Well...if it makes you feel any better....I heard that he got paid crap....and I'm not talking $80mil blockbuster crap....I'm talking student/indie film crap!


----------



## choc0thrax (Sep 9, 2008)

Yup that does make me feel better.


----------



## José Herring (Sep 9, 2008)

choc0thrax @ Tue Sep 09 said:


> One of the biggest dissapointments of last year was Dwajadi scoring Iron Man instead of Debney. Even he admits Dwajadi's music sucks.



All is not what it seems in Hollywood. Dwajadi got the final credit. I won't say more than Debney had a lot to do with the final score.


----------



## choc0thrax (Sep 9, 2008)

josejherring @ Tue Sep 09 said:


> choc0thrax @ Tue Sep 09 said:
> 
> 
> > One of the biggest dissapointments of last year was Dwajadi scoring Iron Man instead of Debney. Even he admits Dwajadi's music sucks.
> ...



Highly skeptical of that considering I don't hear anything of the Debney calibre, unless he did ghost write but none of it ended up on album. Didn't pay much attention to the music when I was in the theatre.


----------



## midphase (Sep 9, 2008)

It's funny how I'm always the guy who tends to rag on these guys working on the big movies and sounding like they just "phoned it in".

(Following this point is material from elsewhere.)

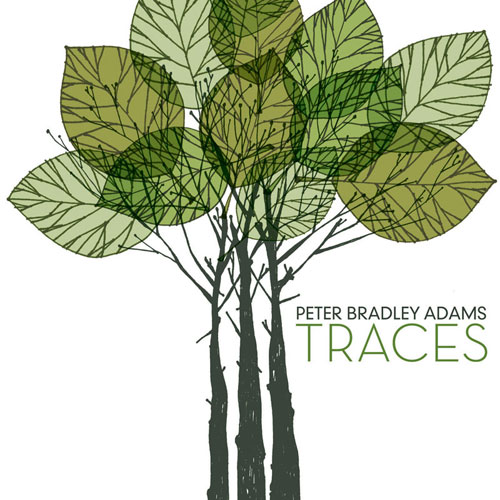 Peter Bradley Adams – Traces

However...this one project I'm working on...wrapping it up right now as we speak (type?)...I was doing this big orchestral thing that I thought was pretty interesting and worked really well....so the guy calls me and he says he's not crazy about it...and would prefer some guitar and drum loops thing. So after some back and forth versions...he finally loved the type of music that I generally love to vomit on (not unlike the generic Iron Man stuff that you're referring to).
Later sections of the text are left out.